T'Challa is the newly crowned king of an African kingdom called Wakanda whose guilt about the crown consumes him because he is only king because he was unable to prevent his father's death. Not long after T'Challa assumes the throne, some Wakandan artifacts are stolen from a London Musuem by Erik Killmonger, who turns out to be T'Challa's cousin and the believed real heir to the throne of Wakanda.

Director and co-screenwriter Ryan Coogler puts loving detail into this production, starting with very detailed exposition explaining the relationship between T'Challa and Erik, only when it is happening, we don't really realize this is what's going on, so at the moment, it just seems like much to do about nothing. And the story does appear to have a spark of originality because the characters are black, but there is very little that goes on here that we haven't seen in other comic book movies, it's just that this time they're done in black face. Of course, the slick, high-tech gloss Coogler applies to his story helps to disguise a lot of this face.

The characters are pretty clear cut good guys and bad guys for the most part but one thing I loved about the characterizations here was the take on the female citizens of Wakanda...no meek, seen but not heard housewives here...the female characters in this movie are soldiers, bad ass soldiers whose dedication to their army and their country comes above everything else. I can't recall the last time I saw a movie filled with so many bad ass female characters.

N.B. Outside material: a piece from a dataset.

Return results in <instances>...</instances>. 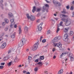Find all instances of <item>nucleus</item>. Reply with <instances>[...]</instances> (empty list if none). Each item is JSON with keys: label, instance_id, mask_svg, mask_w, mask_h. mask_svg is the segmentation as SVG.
<instances>
[{"label": "nucleus", "instance_id": "9d476101", "mask_svg": "<svg viewBox=\"0 0 74 74\" xmlns=\"http://www.w3.org/2000/svg\"><path fill=\"white\" fill-rule=\"evenodd\" d=\"M8 59H9V57L8 56H5L4 58H3V60H4V61H5L6 60H7Z\"/></svg>", "mask_w": 74, "mask_h": 74}, {"label": "nucleus", "instance_id": "dca6fc26", "mask_svg": "<svg viewBox=\"0 0 74 74\" xmlns=\"http://www.w3.org/2000/svg\"><path fill=\"white\" fill-rule=\"evenodd\" d=\"M62 13V14H66L67 12H66V9H64L63 10V11L62 12H61Z\"/></svg>", "mask_w": 74, "mask_h": 74}, {"label": "nucleus", "instance_id": "f8f14e48", "mask_svg": "<svg viewBox=\"0 0 74 74\" xmlns=\"http://www.w3.org/2000/svg\"><path fill=\"white\" fill-rule=\"evenodd\" d=\"M22 42L24 44H25V42H26V40L25 38H23L22 39V40H21Z\"/></svg>", "mask_w": 74, "mask_h": 74}, {"label": "nucleus", "instance_id": "5fc2aeb1", "mask_svg": "<svg viewBox=\"0 0 74 74\" xmlns=\"http://www.w3.org/2000/svg\"><path fill=\"white\" fill-rule=\"evenodd\" d=\"M40 22V19H38L37 21V23H39Z\"/></svg>", "mask_w": 74, "mask_h": 74}, {"label": "nucleus", "instance_id": "f257e3e1", "mask_svg": "<svg viewBox=\"0 0 74 74\" xmlns=\"http://www.w3.org/2000/svg\"><path fill=\"white\" fill-rule=\"evenodd\" d=\"M62 17L64 18L61 19V21L64 22H66L65 25L66 26H69L70 24H71V21L69 19V18H68V16L66 15L65 14H62Z\"/></svg>", "mask_w": 74, "mask_h": 74}, {"label": "nucleus", "instance_id": "2f4dec72", "mask_svg": "<svg viewBox=\"0 0 74 74\" xmlns=\"http://www.w3.org/2000/svg\"><path fill=\"white\" fill-rule=\"evenodd\" d=\"M56 38H57L58 40H60V39H61V37L59 36L57 37H56Z\"/></svg>", "mask_w": 74, "mask_h": 74}, {"label": "nucleus", "instance_id": "58836bf2", "mask_svg": "<svg viewBox=\"0 0 74 74\" xmlns=\"http://www.w3.org/2000/svg\"><path fill=\"white\" fill-rule=\"evenodd\" d=\"M64 55V53H62L60 56V58H62V56Z\"/></svg>", "mask_w": 74, "mask_h": 74}, {"label": "nucleus", "instance_id": "a19ab883", "mask_svg": "<svg viewBox=\"0 0 74 74\" xmlns=\"http://www.w3.org/2000/svg\"><path fill=\"white\" fill-rule=\"evenodd\" d=\"M8 28L7 27H6L4 29V30H5V31H7V30H8Z\"/></svg>", "mask_w": 74, "mask_h": 74}, {"label": "nucleus", "instance_id": "69168bd1", "mask_svg": "<svg viewBox=\"0 0 74 74\" xmlns=\"http://www.w3.org/2000/svg\"><path fill=\"white\" fill-rule=\"evenodd\" d=\"M26 73V71H23V73Z\"/></svg>", "mask_w": 74, "mask_h": 74}, {"label": "nucleus", "instance_id": "bf43d9fd", "mask_svg": "<svg viewBox=\"0 0 74 74\" xmlns=\"http://www.w3.org/2000/svg\"><path fill=\"white\" fill-rule=\"evenodd\" d=\"M4 4L5 6H7V3L6 2H5L4 3Z\"/></svg>", "mask_w": 74, "mask_h": 74}, {"label": "nucleus", "instance_id": "f704fd0d", "mask_svg": "<svg viewBox=\"0 0 74 74\" xmlns=\"http://www.w3.org/2000/svg\"><path fill=\"white\" fill-rule=\"evenodd\" d=\"M34 3H35V4L36 5H39V3L38 2H37V3H36L35 2V1H34Z\"/></svg>", "mask_w": 74, "mask_h": 74}, {"label": "nucleus", "instance_id": "20e7f679", "mask_svg": "<svg viewBox=\"0 0 74 74\" xmlns=\"http://www.w3.org/2000/svg\"><path fill=\"white\" fill-rule=\"evenodd\" d=\"M43 24V23H41L40 25L38 26V29L39 31H41V30H42V25Z\"/></svg>", "mask_w": 74, "mask_h": 74}, {"label": "nucleus", "instance_id": "a18cd8bd", "mask_svg": "<svg viewBox=\"0 0 74 74\" xmlns=\"http://www.w3.org/2000/svg\"><path fill=\"white\" fill-rule=\"evenodd\" d=\"M3 67H4V66H0V69H3Z\"/></svg>", "mask_w": 74, "mask_h": 74}, {"label": "nucleus", "instance_id": "6e6d98bb", "mask_svg": "<svg viewBox=\"0 0 74 74\" xmlns=\"http://www.w3.org/2000/svg\"><path fill=\"white\" fill-rule=\"evenodd\" d=\"M56 50L55 49V48H53V52H54V51Z\"/></svg>", "mask_w": 74, "mask_h": 74}, {"label": "nucleus", "instance_id": "6ab92c4d", "mask_svg": "<svg viewBox=\"0 0 74 74\" xmlns=\"http://www.w3.org/2000/svg\"><path fill=\"white\" fill-rule=\"evenodd\" d=\"M14 61L15 62H18V58H17V57H16L14 59Z\"/></svg>", "mask_w": 74, "mask_h": 74}, {"label": "nucleus", "instance_id": "9b49d317", "mask_svg": "<svg viewBox=\"0 0 74 74\" xmlns=\"http://www.w3.org/2000/svg\"><path fill=\"white\" fill-rule=\"evenodd\" d=\"M36 18L34 16H31V21H34L35 20V19Z\"/></svg>", "mask_w": 74, "mask_h": 74}, {"label": "nucleus", "instance_id": "de8ad7c7", "mask_svg": "<svg viewBox=\"0 0 74 74\" xmlns=\"http://www.w3.org/2000/svg\"><path fill=\"white\" fill-rule=\"evenodd\" d=\"M45 6L46 7H49V5L48 4H46L45 5Z\"/></svg>", "mask_w": 74, "mask_h": 74}, {"label": "nucleus", "instance_id": "ea45409f", "mask_svg": "<svg viewBox=\"0 0 74 74\" xmlns=\"http://www.w3.org/2000/svg\"><path fill=\"white\" fill-rule=\"evenodd\" d=\"M5 64V63L3 62V63H1V65L2 66H4Z\"/></svg>", "mask_w": 74, "mask_h": 74}, {"label": "nucleus", "instance_id": "603ef678", "mask_svg": "<svg viewBox=\"0 0 74 74\" xmlns=\"http://www.w3.org/2000/svg\"><path fill=\"white\" fill-rule=\"evenodd\" d=\"M17 27L18 26H17V25H16V24L14 25V28H16V27Z\"/></svg>", "mask_w": 74, "mask_h": 74}, {"label": "nucleus", "instance_id": "f3484780", "mask_svg": "<svg viewBox=\"0 0 74 74\" xmlns=\"http://www.w3.org/2000/svg\"><path fill=\"white\" fill-rule=\"evenodd\" d=\"M26 16L27 17V19H30L31 18V16H30L29 14H27L26 15Z\"/></svg>", "mask_w": 74, "mask_h": 74}, {"label": "nucleus", "instance_id": "680f3d73", "mask_svg": "<svg viewBox=\"0 0 74 74\" xmlns=\"http://www.w3.org/2000/svg\"><path fill=\"white\" fill-rule=\"evenodd\" d=\"M22 67V65H20L18 66V67Z\"/></svg>", "mask_w": 74, "mask_h": 74}, {"label": "nucleus", "instance_id": "338daca9", "mask_svg": "<svg viewBox=\"0 0 74 74\" xmlns=\"http://www.w3.org/2000/svg\"><path fill=\"white\" fill-rule=\"evenodd\" d=\"M56 58V56H54L53 57V59H55Z\"/></svg>", "mask_w": 74, "mask_h": 74}, {"label": "nucleus", "instance_id": "423d86ee", "mask_svg": "<svg viewBox=\"0 0 74 74\" xmlns=\"http://www.w3.org/2000/svg\"><path fill=\"white\" fill-rule=\"evenodd\" d=\"M64 38L65 39V41L66 42H67V41H68V35H67V34H65L64 35Z\"/></svg>", "mask_w": 74, "mask_h": 74}, {"label": "nucleus", "instance_id": "39448f33", "mask_svg": "<svg viewBox=\"0 0 74 74\" xmlns=\"http://www.w3.org/2000/svg\"><path fill=\"white\" fill-rule=\"evenodd\" d=\"M28 31H29V28H28L27 26L25 27L24 29V33H25V34L27 33Z\"/></svg>", "mask_w": 74, "mask_h": 74}, {"label": "nucleus", "instance_id": "c03bdc74", "mask_svg": "<svg viewBox=\"0 0 74 74\" xmlns=\"http://www.w3.org/2000/svg\"><path fill=\"white\" fill-rule=\"evenodd\" d=\"M35 62L36 63H37V62H38V59H36L35 60Z\"/></svg>", "mask_w": 74, "mask_h": 74}, {"label": "nucleus", "instance_id": "6e6552de", "mask_svg": "<svg viewBox=\"0 0 74 74\" xmlns=\"http://www.w3.org/2000/svg\"><path fill=\"white\" fill-rule=\"evenodd\" d=\"M6 44L5 43H4L2 45L1 47V49H4L5 47H6Z\"/></svg>", "mask_w": 74, "mask_h": 74}, {"label": "nucleus", "instance_id": "473e14b6", "mask_svg": "<svg viewBox=\"0 0 74 74\" xmlns=\"http://www.w3.org/2000/svg\"><path fill=\"white\" fill-rule=\"evenodd\" d=\"M2 25L3 26H5V23L4 22H3L2 23Z\"/></svg>", "mask_w": 74, "mask_h": 74}, {"label": "nucleus", "instance_id": "052dcab7", "mask_svg": "<svg viewBox=\"0 0 74 74\" xmlns=\"http://www.w3.org/2000/svg\"><path fill=\"white\" fill-rule=\"evenodd\" d=\"M37 55H35L33 58V59H35V58H37Z\"/></svg>", "mask_w": 74, "mask_h": 74}, {"label": "nucleus", "instance_id": "4c0bfd02", "mask_svg": "<svg viewBox=\"0 0 74 74\" xmlns=\"http://www.w3.org/2000/svg\"><path fill=\"white\" fill-rule=\"evenodd\" d=\"M60 30V29H59V27H58L57 28V30L56 31L57 33H58V32Z\"/></svg>", "mask_w": 74, "mask_h": 74}, {"label": "nucleus", "instance_id": "7ed1b4c3", "mask_svg": "<svg viewBox=\"0 0 74 74\" xmlns=\"http://www.w3.org/2000/svg\"><path fill=\"white\" fill-rule=\"evenodd\" d=\"M53 46L54 47H56L57 46L59 48H62V44L60 43H54Z\"/></svg>", "mask_w": 74, "mask_h": 74}, {"label": "nucleus", "instance_id": "c756f323", "mask_svg": "<svg viewBox=\"0 0 74 74\" xmlns=\"http://www.w3.org/2000/svg\"><path fill=\"white\" fill-rule=\"evenodd\" d=\"M63 23L62 22V21H61L59 24L60 26H63V25H62V24H63Z\"/></svg>", "mask_w": 74, "mask_h": 74}, {"label": "nucleus", "instance_id": "2eb2a0df", "mask_svg": "<svg viewBox=\"0 0 74 74\" xmlns=\"http://www.w3.org/2000/svg\"><path fill=\"white\" fill-rule=\"evenodd\" d=\"M36 8L35 6H34L33 7V9L32 10V11L33 13H34L35 11H36Z\"/></svg>", "mask_w": 74, "mask_h": 74}, {"label": "nucleus", "instance_id": "bb28decb", "mask_svg": "<svg viewBox=\"0 0 74 74\" xmlns=\"http://www.w3.org/2000/svg\"><path fill=\"white\" fill-rule=\"evenodd\" d=\"M28 60H31L32 59V56H29L28 57Z\"/></svg>", "mask_w": 74, "mask_h": 74}, {"label": "nucleus", "instance_id": "412c9836", "mask_svg": "<svg viewBox=\"0 0 74 74\" xmlns=\"http://www.w3.org/2000/svg\"><path fill=\"white\" fill-rule=\"evenodd\" d=\"M19 34H21V27H19Z\"/></svg>", "mask_w": 74, "mask_h": 74}, {"label": "nucleus", "instance_id": "a878e982", "mask_svg": "<svg viewBox=\"0 0 74 74\" xmlns=\"http://www.w3.org/2000/svg\"><path fill=\"white\" fill-rule=\"evenodd\" d=\"M0 6L2 8V10H3V9H4V7H3V6H4V5H3V4H1L0 5Z\"/></svg>", "mask_w": 74, "mask_h": 74}, {"label": "nucleus", "instance_id": "09e8293b", "mask_svg": "<svg viewBox=\"0 0 74 74\" xmlns=\"http://www.w3.org/2000/svg\"><path fill=\"white\" fill-rule=\"evenodd\" d=\"M50 32H51L50 31H49V30L47 32V34H50Z\"/></svg>", "mask_w": 74, "mask_h": 74}, {"label": "nucleus", "instance_id": "b1692460", "mask_svg": "<svg viewBox=\"0 0 74 74\" xmlns=\"http://www.w3.org/2000/svg\"><path fill=\"white\" fill-rule=\"evenodd\" d=\"M68 30H69V28H65L64 32H65V33H66Z\"/></svg>", "mask_w": 74, "mask_h": 74}, {"label": "nucleus", "instance_id": "0eeeda50", "mask_svg": "<svg viewBox=\"0 0 74 74\" xmlns=\"http://www.w3.org/2000/svg\"><path fill=\"white\" fill-rule=\"evenodd\" d=\"M69 56L70 57L71 60L73 61L74 60V58H73V54L72 53H70L69 55Z\"/></svg>", "mask_w": 74, "mask_h": 74}, {"label": "nucleus", "instance_id": "4d7b16f0", "mask_svg": "<svg viewBox=\"0 0 74 74\" xmlns=\"http://www.w3.org/2000/svg\"><path fill=\"white\" fill-rule=\"evenodd\" d=\"M11 50H10L8 51V54L10 53H11Z\"/></svg>", "mask_w": 74, "mask_h": 74}, {"label": "nucleus", "instance_id": "1a4fd4ad", "mask_svg": "<svg viewBox=\"0 0 74 74\" xmlns=\"http://www.w3.org/2000/svg\"><path fill=\"white\" fill-rule=\"evenodd\" d=\"M24 44V43L23 42H22L20 41V42L19 43L18 46H19V47H21L22 46H23Z\"/></svg>", "mask_w": 74, "mask_h": 74}, {"label": "nucleus", "instance_id": "e433bc0d", "mask_svg": "<svg viewBox=\"0 0 74 74\" xmlns=\"http://www.w3.org/2000/svg\"><path fill=\"white\" fill-rule=\"evenodd\" d=\"M8 15H9V16H10V17H13V15L12 14H9Z\"/></svg>", "mask_w": 74, "mask_h": 74}, {"label": "nucleus", "instance_id": "ddd939ff", "mask_svg": "<svg viewBox=\"0 0 74 74\" xmlns=\"http://www.w3.org/2000/svg\"><path fill=\"white\" fill-rule=\"evenodd\" d=\"M63 72V69H61L59 72L58 73V74H62Z\"/></svg>", "mask_w": 74, "mask_h": 74}, {"label": "nucleus", "instance_id": "72a5a7b5", "mask_svg": "<svg viewBox=\"0 0 74 74\" xmlns=\"http://www.w3.org/2000/svg\"><path fill=\"white\" fill-rule=\"evenodd\" d=\"M45 42H46V40L45 39H43L42 41V42L43 43H44Z\"/></svg>", "mask_w": 74, "mask_h": 74}, {"label": "nucleus", "instance_id": "c9c22d12", "mask_svg": "<svg viewBox=\"0 0 74 74\" xmlns=\"http://www.w3.org/2000/svg\"><path fill=\"white\" fill-rule=\"evenodd\" d=\"M38 70V68L36 67L34 68V71H37Z\"/></svg>", "mask_w": 74, "mask_h": 74}, {"label": "nucleus", "instance_id": "393cba45", "mask_svg": "<svg viewBox=\"0 0 74 74\" xmlns=\"http://www.w3.org/2000/svg\"><path fill=\"white\" fill-rule=\"evenodd\" d=\"M74 34V32L73 31H70V35L71 36H73Z\"/></svg>", "mask_w": 74, "mask_h": 74}, {"label": "nucleus", "instance_id": "f03ea898", "mask_svg": "<svg viewBox=\"0 0 74 74\" xmlns=\"http://www.w3.org/2000/svg\"><path fill=\"white\" fill-rule=\"evenodd\" d=\"M38 42L36 43H35L33 46L32 47V50L33 51H36V50H37V48H38Z\"/></svg>", "mask_w": 74, "mask_h": 74}, {"label": "nucleus", "instance_id": "cd10ccee", "mask_svg": "<svg viewBox=\"0 0 74 74\" xmlns=\"http://www.w3.org/2000/svg\"><path fill=\"white\" fill-rule=\"evenodd\" d=\"M37 10L36 11L37 12H39V11H41V8H37Z\"/></svg>", "mask_w": 74, "mask_h": 74}, {"label": "nucleus", "instance_id": "5701e85b", "mask_svg": "<svg viewBox=\"0 0 74 74\" xmlns=\"http://www.w3.org/2000/svg\"><path fill=\"white\" fill-rule=\"evenodd\" d=\"M40 59L41 60H44V56H41L40 57Z\"/></svg>", "mask_w": 74, "mask_h": 74}, {"label": "nucleus", "instance_id": "49530a36", "mask_svg": "<svg viewBox=\"0 0 74 74\" xmlns=\"http://www.w3.org/2000/svg\"><path fill=\"white\" fill-rule=\"evenodd\" d=\"M3 0H1L0 1V3H1V4H3L2 3H3Z\"/></svg>", "mask_w": 74, "mask_h": 74}, {"label": "nucleus", "instance_id": "13d9d810", "mask_svg": "<svg viewBox=\"0 0 74 74\" xmlns=\"http://www.w3.org/2000/svg\"><path fill=\"white\" fill-rule=\"evenodd\" d=\"M38 64H42V62H39L38 63Z\"/></svg>", "mask_w": 74, "mask_h": 74}, {"label": "nucleus", "instance_id": "7c9ffc66", "mask_svg": "<svg viewBox=\"0 0 74 74\" xmlns=\"http://www.w3.org/2000/svg\"><path fill=\"white\" fill-rule=\"evenodd\" d=\"M12 63V61H11L8 64V66H10L11 65V64Z\"/></svg>", "mask_w": 74, "mask_h": 74}, {"label": "nucleus", "instance_id": "37998d69", "mask_svg": "<svg viewBox=\"0 0 74 74\" xmlns=\"http://www.w3.org/2000/svg\"><path fill=\"white\" fill-rule=\"evenodd\" d=\"M57 4H58V6H60L61 5V3H57Z\"/></svg>", "mask_w": 74, "mask_h": 74}, {"label": "nucleus", "instance_id": "8fccbe9b", "mask_svg": "<svg viewBox=\"0 0 74 74\" xmlns=\"http://www.w3.org/2000/svg\"><path fill=\"white\" fill-rule=\"evenodd\" d=\"M40 16V13H38V14L36 15V16H37L38 17Z\"/></svg>", "mask_w": 74, "mask_h": 74}, {"label": "nucleus", "instance_id": "774afa93", "mask_svg": "<svg viewBox=\"0 0 74 74\" xmlns=\"http://www.w3.org/2000/svg\"><path fill=\"white\" fill-rule=\"evenodd\" d=\"M27 74H30V72H28L26 73Z\"/></svg>", "mask_w": 74, "mask_h": 74}, {"label": "nucleus", "instance_id": "e2e57ef3", "mask_svg": "<svg viewBox=\"0 0 74 74\" xmlns=\"http://www.w3.org/2000/svg\"><path fill=\"white\" fill-rule=\"evenodd\" d=\"M71 4H74V1L72 2V3H71Z\"/></svg>", "mask_w": 74, "mask_h": 74}, {"label": "nucleus", "instance_id": "4be33fe9", "mask_svg": "<svg viewBox=\"0 0 74 74\" xmlns=\"http://www.w3.org/2000/svg\"><path fill=\"white\" fill-rule=\"evenodd\" d=\"M10 21L11 23V24H12V23H15V22H14V18L11 19L10 20Z\"/></svg>", "mask_w": 74, "mask_h": 74}, {"label": "nucleus", "instance_id": "79ce46f5", "mask_svg": "<svg viewBox=\"0 0 74 74\" xmlns=\"http://www.w3.org/2000/svg\"><path fill=\"white\" fill-rule=\"evenodd\" d=\"M66 8L68 10H69V9L70 8V6H69V5L67 6L66 7Z\"/></svg>", "mask_w": 74, "mask_h": 74}, {"label": "nucleus", "instance_id": "aec40b11", "mask_svg": "<svg viewBox=\"0 0 74 74\" xmlns=\"http://www.w3.org/2000/svg\"><path fill=\"white\" fill-rule=\"evenodd\" d=\"M15 25V23H13L11 24V25H10V27L11 28H13L14 27V25Z\"/></svg>", "mask_w": 74, "mask_h": 74}, {"label": "nucleus", "instance_id": "a211bd4d", "mask_svg": "<svg viewBox=\"0 0 74 74\" xmlns=\"http://www.w3.org/2000/svg\"><path fill=\"white\" fill-rule=\"evenodd\" d=\"M4 21L6 23H8L9 22V21L8 20L7 18H5L4 19Z\"/></svg>", "mask_w": 74, "mask_h": 74}, {"label": "nucleus", "instance_id": "4468645a", "mask_svg": "<svg viewBox=\"0 0 74 74\" xmlns=\"http://www.w3.org/2000/svg\"><path fill=\"white\" fill-rule=\"evenodd\" d=\"M58 38H57L56 37L54 38L53 39V41L54 42H57V41H58Z\"/></svg>", "mask_w": 74, "mask_h": 74}, {"label": "nucleus", "instance_id": "0e129e2a", "mask_svg": "<svg viewBox=\"0 0 74 74\" xmlns=\"http://www.w3.org/2000/svg\"><path fill=\"white\" fill-rule=\"evenodd\" d=\"M72 14H73V16H72V17H73L74 16V12L72 13Z\"/></svg>", "mask_w": 74, "mask_h": 74}, {"label": "nucleus", "instance_id": "864d4df0", "mask_svg": "<svg viewBox=\"0 0 74 74\" xmlns=\"http://www.w3.org/2000/svg\"><path fill=\"white\" fill-rule=\"evenodd\" d=\"M73 9L74 8H73V6H71L70 8L71 10H73Z\"/></svg>", "mask_w": 74, "mask_h": 74}, {"label": "nucleus", "instance_id": "c85d7f7f", "mask_svg": "<svg viewBox=\"0 0 74 74\" xmlns=\"http://www.w3.org/2000/svg\"><path fill=\"white\" fill-rule=\"evenodd\" d=\"M15 35L14 34L12 35L11 36V38H15Z\"/></svg>", "mask_w": 74, "mask_h": 74}, {"label": "nucleus", "instance_id": "3c124183", "mask_svg": "<svg viewBox=\"0 0 74 74\" xmlns=\"http://www.w3.org/2000/svg\"><path fill=\"white\" fill-rule=\"evenodd\" d=\"M42 38H43V37H42V36L40 38V42H41V40H42Z\"/></svg>", "mask_w": 74, "mask_h": 74}]
</instances>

Coogler's direction is dark and brooding, creating some dazzling cinematic pictures that will remain in the memory, thanks to amazing production values. The film is absolutely gorgeous to look at and features first rate art direction, sound editing, music, and costumes. Chadwick Boseman and Michael B. Jordan do star-making turns as T'Challa and Erik, respectively and there's also a scene stealing turn from Leticia Wright as T'Challa's little sister. It takes too long to get going, but once it does, there's definite entertainment here.